[PROBLEM STATEMENT] Shorten the paragraph that begins "Marketing means making your business known" in the marketing excerpt below to two sentences that keep its main points.

───── EXCERPT ─────

Marketing is an ever-present part of your life if you own your own business. You need to do it most when you are too busy with other clients. If you wait until you aren’t busy, it’s too late.
Marketing means making your business known to potential clients. The more your name is in front of the right audience at the right time, the more likely clients will see it. Notice I did not say, “The more money you will make.” Having a potential client see your work and selling your work are two separate steps.
You can have a billboard visible to 10,000 people a day, but if those 10,000 people don’t need your product or service, you won’t make a dime. You need to have a product or service that fills as need as well as the people who need it. And even then, it takes a while for the connection to spark.
If a jacket is on sale and you buy it just because the price is right, but it matches nothing in your closet and you don’t like it, you will never wear it, no matter how little you paid for it. If the jacket fits well and you like it and it goes with half your wardrobe, you will see the need, and buy it, even if it’s not on sale.
Marketing it about seeing the exact need and filling it.
I get a fair number of calls from people who have “excellent marketing opportunities” for me. They generally involve me doing something for free–donating a piece of my art or offering free life- or creativity coaching.

───── DATASET EXTRACT ─────

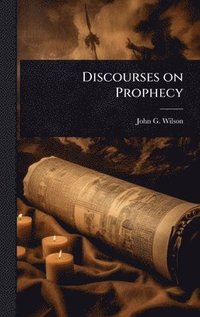 bokomslag Discourses on Prophecy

─────

[SOLUTION FOR THIS EXERCISE] Marketing is making your business known to potential clients, and the more your name is in front of the right audience at the right time, the more likely they are to see it. That visibility does not mean more money, because getting a potential client to see your work and selling it are two separate steps.